Потом пообещал что-то полковнику, а на прощание подкрепил свое обещание старинным зековским жестом – «вырвал» клык и им же «перерезал» себе горло. Расстались по-мужски быстро и скупо, как ковбои.
Прикиндел побежал дальше, а полковник Блынду вытер пот со лба и поднял голову – там, наверху, в тени сторожевой башни, в бинокле часового прыгали вверх-вниз круглые груди Иляны Паулеску.
Домочадцы давно не видели Барона таким, каким он пришел в дом после разговора с опасными цыганами.
Барон приказал Лаутару исчезнуть, лучше – навсегда.
Ане он приказал никуда не выходить из своей комнаты. Пока он сам не позволит ей выйти.
Малай и еще двое цыган с ружьями сели у входа в комнату Аны.
А сыновьям – всем, кто был в это время в его доме - Барон приказал собрать «деньги таборов».
Такое распоряжение цыганский барон отдает исключительно редко – как правило, это происходит, когда опасность угрожает цыганскому роду или клану, и возникает необходимость объединить на время силы и деньги разбросанных по свету отдельных больших и малых таборов, принадлежащих к одному обширному роду.
Несколько дней в дом Барона стекались цыгане. Много цыган. Все они привозили деньги.
Деньги заполонили весь дом Барона. Скоро они лежали повсюду, их считали, складывали в толстые мятые пачки, а пачки не слишком уважительно или совсем неопрятно перематывали веревками или тряпицами сами сыновья Барона.
Но вот, в конце концов, деньги таборов собраны и кое-как посчитаны.
Барон загрузил деньги в свою запряженную двумя лошадьми коляску.
Напоследок он долго смотрел на окно на третьем этаже. Окно своей любимой дочери.
Барон подъехал к старому дому. Дом стоял в глухом, безлюдном месте, в глубине леса, на темной поляне.
Жители окрестных деревень обходили этот лес, и этот дом - далеко стороной. Здесь жил Ануш.

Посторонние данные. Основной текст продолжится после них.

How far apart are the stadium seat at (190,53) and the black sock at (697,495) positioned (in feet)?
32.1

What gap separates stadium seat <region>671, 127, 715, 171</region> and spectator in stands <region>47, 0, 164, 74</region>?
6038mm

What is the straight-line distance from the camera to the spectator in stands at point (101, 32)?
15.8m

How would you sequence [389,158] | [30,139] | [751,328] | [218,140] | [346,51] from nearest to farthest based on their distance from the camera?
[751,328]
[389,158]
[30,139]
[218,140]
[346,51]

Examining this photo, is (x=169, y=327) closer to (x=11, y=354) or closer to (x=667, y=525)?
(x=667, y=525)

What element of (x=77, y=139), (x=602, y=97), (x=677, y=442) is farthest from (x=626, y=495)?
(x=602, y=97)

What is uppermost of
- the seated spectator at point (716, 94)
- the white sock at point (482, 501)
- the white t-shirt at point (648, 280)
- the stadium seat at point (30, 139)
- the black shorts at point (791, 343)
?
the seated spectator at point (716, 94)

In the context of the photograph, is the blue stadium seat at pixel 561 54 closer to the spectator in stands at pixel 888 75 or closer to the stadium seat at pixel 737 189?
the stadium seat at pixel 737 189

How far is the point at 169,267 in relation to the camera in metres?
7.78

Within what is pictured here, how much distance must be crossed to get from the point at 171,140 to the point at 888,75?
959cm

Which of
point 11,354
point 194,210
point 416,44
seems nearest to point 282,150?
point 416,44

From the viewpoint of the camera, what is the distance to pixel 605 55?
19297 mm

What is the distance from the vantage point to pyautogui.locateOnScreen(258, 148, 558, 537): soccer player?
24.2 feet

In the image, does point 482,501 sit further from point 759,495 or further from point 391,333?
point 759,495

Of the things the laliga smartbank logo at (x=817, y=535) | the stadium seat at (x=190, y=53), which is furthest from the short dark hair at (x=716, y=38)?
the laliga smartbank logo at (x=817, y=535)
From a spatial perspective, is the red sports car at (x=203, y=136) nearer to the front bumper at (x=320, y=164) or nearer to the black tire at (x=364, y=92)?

О нем рассказывали всякие небылицы. Говорили, что Анушу триста лет, и что он никогда не спит, и что если он посмотрит человеку прямо в глаза – заберет у него один год жизни, а если дотронуться до Ануша – будешь долго жить. Конечно, врали.
Достоверно известно было только одно – Ануш с незапамятных времен был главой древнего цыганского клана. Не просто серьезных, а самых опасных цыган, какие только есть, если не на всем свете, так уж точно во всей Бессарабии. Говорили, что сам Ануш погубил столько людей, сколько деревьев в лесу, в котором он живет – потому что Ануш сам сажал дерево всякий раз, когда отнимал чью-то жизнь.
Барон в самом мрачном расположении духа ехал через лес.
Он подъехал прямо к дому Ануша, привязал коней и подошел к двери дома.
Барон хотел постучать в дверь, но она открылась на секунду раньше. За дверью, улыбаясь, стоял Ануш.
- Пришел, - сказал Ануш. – Хорошо!
Ануш – старичок, он очень худой, сухой и очень смуглый, не просто опаленный солнцем, а, лучше сказать, сильно вяленный. На вид ему и правда лет триста. Глаза у него черные, круглые, как у птицы.
- Один человек должен деньги тебе. Старый долг. Твои люди взять его хотели, а я стрельнул по одному. За дочку свою испугался, - сказал Барон.
Ануш улыбнулся.
Барон обернулся и вдруг здесь, в этом темном доме, прямо за своей спиной увидел все, как оно было.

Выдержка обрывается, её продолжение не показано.